=== SUPPLIED PASSAGE ===

PCIJ and other media entities funded by US govt should disband themselves

BY RIGOBERTO D. TIGLAO       MAY 06, 2019

IF they have any ounce of integrity and patriotism left in their bones, those running the four media entities funded by the US government, should disband their outfits. Nothing less is demanded of them.

Or have their US masters told them to just wait for the courts or the Securities and Exchange Commission to order them dissolved, so they could shriek, “The Philippine press is being persecuted?”

These outfits are the Philippine Center for Investigative Journalism (PCIJ) and the Center for Media Freedom and Responsibility (PCIJ) — which have been funded by the US State Department for over a decade — as well as Vera Files and Rappler which have received American government money in the past two years.

The US State Department through the National Endowment for Democracy (NED) — admittedly doing the propaganda work that the Central Intelligence Agency used to do, as its founder has stated—has given these four more than P100 million for at least 10 years, without which they would have folded many years ago.

The Yellows’ poster boy Jim Paredes and their social-media operator Rodel Jayme have proven themselves to have much, much more integrity and sense of honor than the operators of these four outfits.

===

_PROBLEM 1_. According to the column on US-funded media entities, through which organization did the US State Department give money to the four outfits?
_PROBLEM 2_. Condense the paragraph of the column on US-funded media entities that begins "The US State Department through the National Endowment for Democracy" into one shorter sentence, keeping its main facts.

=== DATASET CONTENT ===

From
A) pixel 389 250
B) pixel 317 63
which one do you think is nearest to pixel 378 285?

===

_RIGHT ANSWER 1_. The National Endowment for Democracy (NED).

_RIGHT ANSWER 2_. Through the NED, which its founder has said does the propaganda work the CIA once did, the US State Department has given the four outfits more than P100 million over at least 10 years, without which they would have folded long ago.